ECLI:NL:HR:2010:BL5645

Hoge Raad

Datum uitspraak
20 april 2010
Publicatiedatum
5 april 2013
Zaaknummer
08/03955
Instantie
Hoge Raad
Type
Uitspraak
Rechtsgebied
Strafrecht
Procedures
  • Cassatie
Rechters
  • F.H. Koster
  • B.C. de Savornin Lohman
  • W.M.E. Thomassen
Vindplaatsen
  • Rechtspraak.nl
AI samenvatting door LexboostAutomatisch gegenereerd

Cassatie tegen arrest Gerechtshof Arnhem in strafzaak

In deze zaak gaat het om een cassatieberoep tegen een arrest van het Gerechtshof te Arnhem, gedateerd 29 april 2008, met nummer 21/003488-07. De verdachte, geboren in 1961, heeft het beroep ingesteld via zijn advocaat, mr. G.F.M.G. Heutink uit Apeldoorn. De advocaat heeft een middel van cassatie voorgesteld, dat aan het arrest is gehecht. De Advocaat-Generaal, Hofstee, heeft geconcludeerd tot verwerping van het beroep, wat betekent dat hij van mening is dat het cassatieberoep niet gegrond is.

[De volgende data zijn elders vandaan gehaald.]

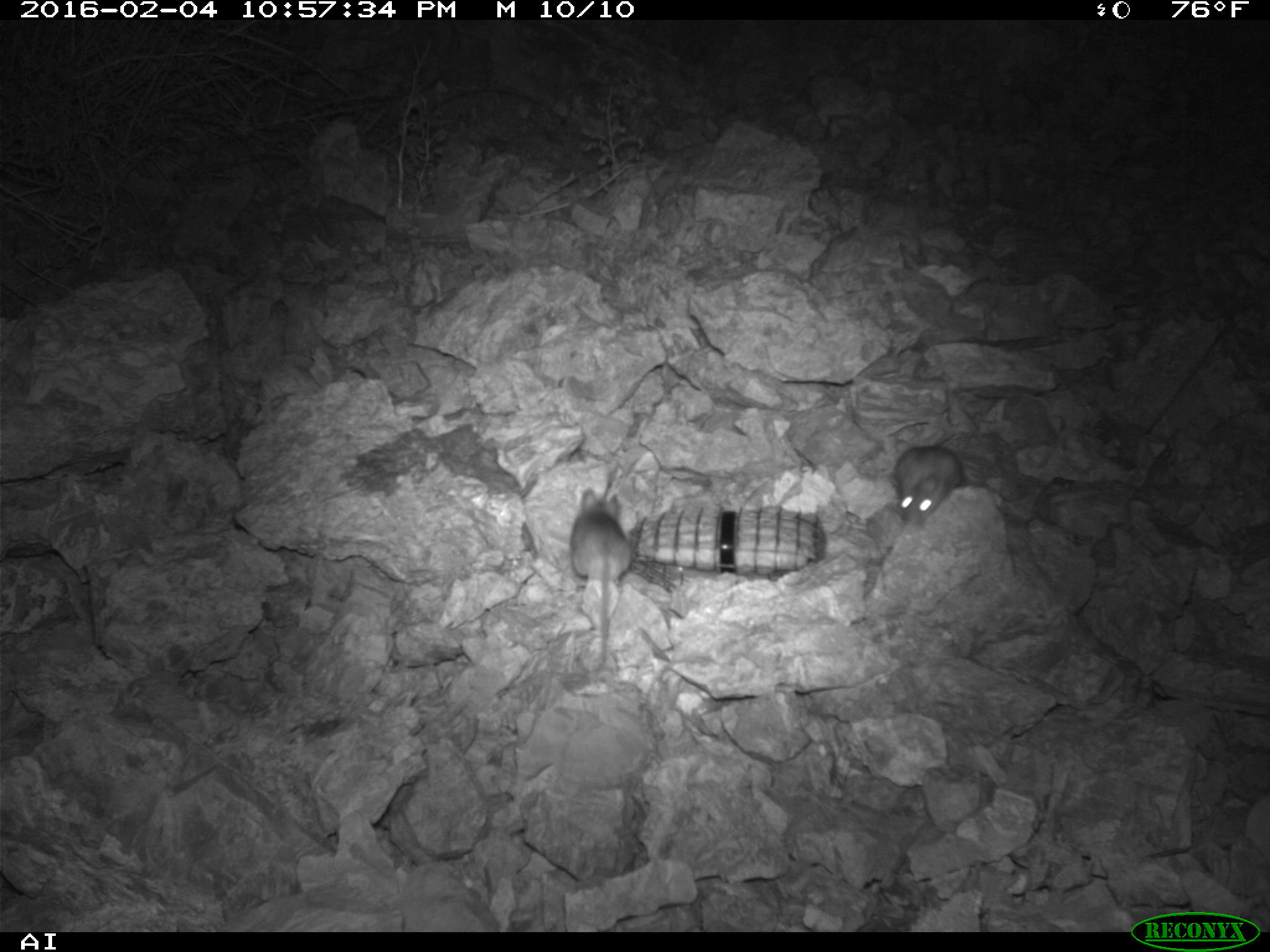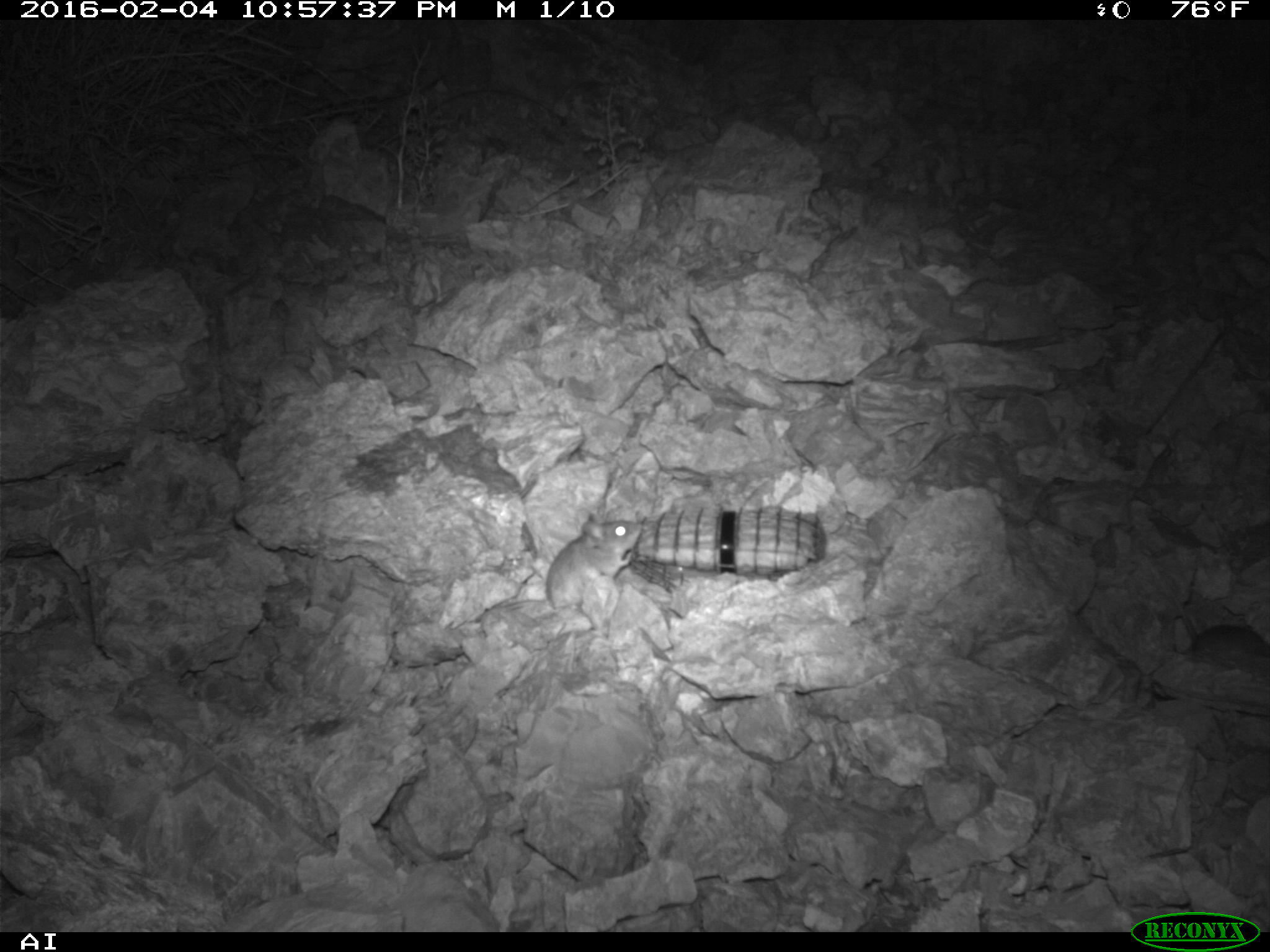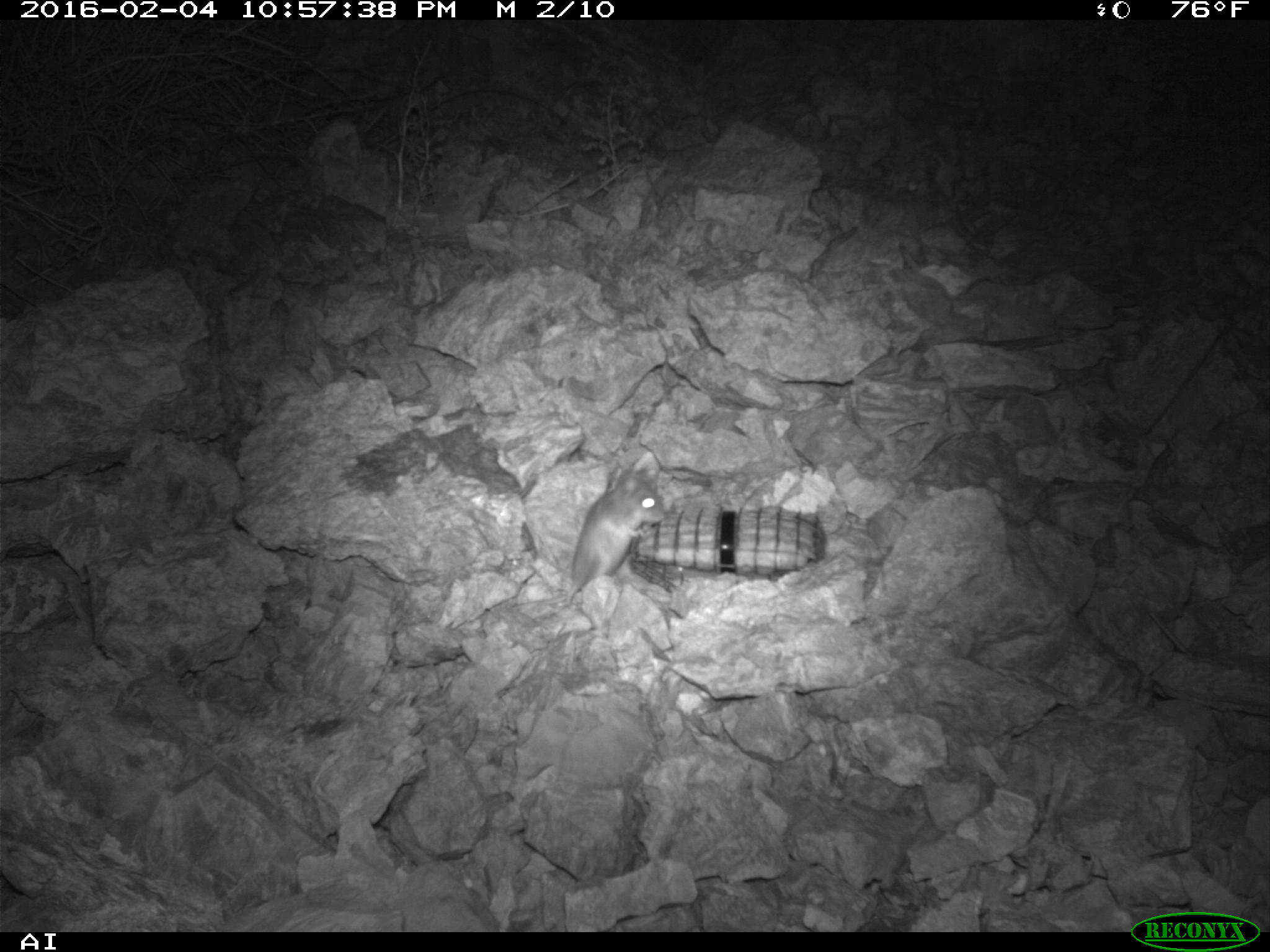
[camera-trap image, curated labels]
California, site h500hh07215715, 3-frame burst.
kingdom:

De Hoge Raad der Nederlanden heeft de zaak beoordeeld en vastgesteld dat het voorgestelde middel niet kan leiden tot cassatie. Volgens artikel 81 van de Wet op de Rechterlijke Organisatie (RO) is er geen verdere motivering nodig, omdat het middel geen rechtsvragen oproept die van belang zijn voor de rechtseenheid of de ontwikkeling van het recht. Dit betekent dat de Hoge Raad van oordeel is dat de zaak niet verder behandeld hoeft te worden.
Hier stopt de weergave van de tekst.